The operation of the air intake system of the second embodiment is different from that of the air intake system of the first embodiment in that a main duct 22 and a sub duct 23 are provided on the clean side of the air cleaner 1, and the reed valve 6 controls the air cleaner 1. The point is that the cross-sectional area of the clean side intake passage is made variable.

Therefore, the effect provided by the intake device of the second embodiment is different from the effect provided by the intake device of the first embodiment, in that the cross-sectional area of the intake passage in the clean side intake passage of the air cleaner 1 is increased. By doing so, the intake efficiency in the high-speed rotation range of the vehicle engine is further improved as compared with increasing the cross-sectional area of the intake passage in the dust-side intake passage.

That is, when the cross-sectional area is made variable on the dust side of the air cleaner as in the first embodiment, there is an advantage that reduction of intake noise can be prioritized, and as in the second embodiment, disconnection is made on the clean side of the air cleaner.
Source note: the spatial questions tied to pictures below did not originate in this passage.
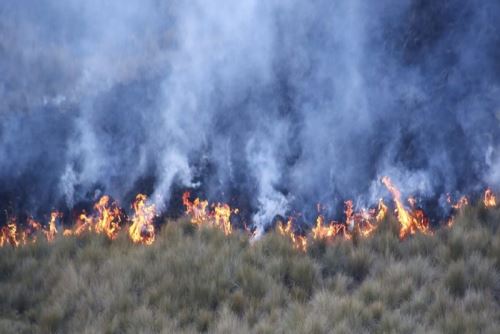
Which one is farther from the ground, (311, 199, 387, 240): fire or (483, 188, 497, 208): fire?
(483, 188, 497, 208): fire

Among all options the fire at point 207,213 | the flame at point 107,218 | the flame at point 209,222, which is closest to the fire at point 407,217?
the flame at point 209,222

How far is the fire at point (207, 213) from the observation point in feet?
24.1

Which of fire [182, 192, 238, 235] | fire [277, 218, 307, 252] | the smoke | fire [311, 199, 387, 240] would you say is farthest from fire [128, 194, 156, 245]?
fire [311, 199, 387, 240]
When the area is made variable, there is an advantage that the intake efficiency when the intake flow velocity is high can be prioritized.
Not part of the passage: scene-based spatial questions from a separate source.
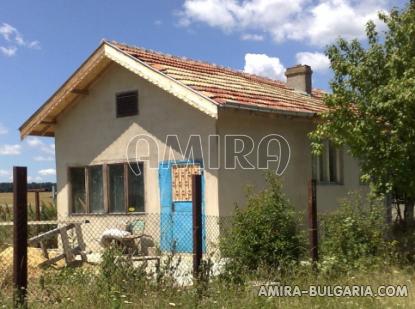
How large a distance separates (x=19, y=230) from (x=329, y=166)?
9.95 meters

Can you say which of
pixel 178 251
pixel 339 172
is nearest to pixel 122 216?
pixel 178 251

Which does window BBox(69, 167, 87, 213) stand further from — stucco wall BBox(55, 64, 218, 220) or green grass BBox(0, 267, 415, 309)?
green grass BBox(0, 267, 415, 309)

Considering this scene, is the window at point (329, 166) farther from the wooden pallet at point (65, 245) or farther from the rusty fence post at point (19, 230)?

[Brief description of the drawings]

FIG. 1 is a schematic sectional view of an intake device according to a first embodiment of the present invention.

FIG. 2 is a schematic sectional view of the intake device according to the first embodiment of the present invention.

FIG. 3 is a schematic sectional view of an intake device according to a second embodiment of the present invention.

FIG. 4 is a graph showing a relationship between a pressure difference between a main duct and a sub duct and a lift amount of a valve body in the first embodiment of the present invention.

FIG. 5 is a graph showing a relationship between an intake flow rate and a pressure in a single intake pipe.

FIG. 6 is a perspective view of a reed valve according to the first embodiment of the present invention.

[Explanation of symbols]

 DESCRIPTION OF SYMBOLS 1 Air cleaner (1st duct) 2 Throttle body (1st duct) 3 Intake manifold (1st duct) 4, 22 Main duct (1st duct) 5, 23 Subduct (2nd duct) 6 Reed valve (valve) 7, 29 Junction 9 Throttle valve 13 Surge tank (first duct)

 ──────────────────────────────────────────────────続 き Continued on the front page F term (reference) 3G031 AA02 AA15 AA28 AB02 AC01 BA07 BA14 BB04 DA31 DA37 EA03 FA11 GA08 GA13 HA04 HA08 HA09 HA10 3H058 AA15 BB22 EE04 EE15

Claims (4)

[Claims] 1. An intake device for forming an intake passage through which air or an air-fuel mixture flows, comprising: a first duct having a throttle valve; and the first duct such that the intake passage merges on the inlet side of the throttle valve. A second duct, which is provided at a junction of the first duct and the second duct, and blocks or communicates an intake passage in the first duct and an intake passage in the second duct; A valve for suppressing the inflow of air or air-fuel mixture from the first duct to the second duct. 2. The intake device according to claim 1, wherein the first duct has an air cleaner, and the second duct is connected to the first duct on an inlet side of the air cleaner. 3. The air conditioner according to claim 1, wherein the first duct has an air cleaner, and the second duct is connected to the first duct at an outlet side of the air cleaner. Intake device. 4. The intake device according to claim 1, wherein the valve is a reed valve.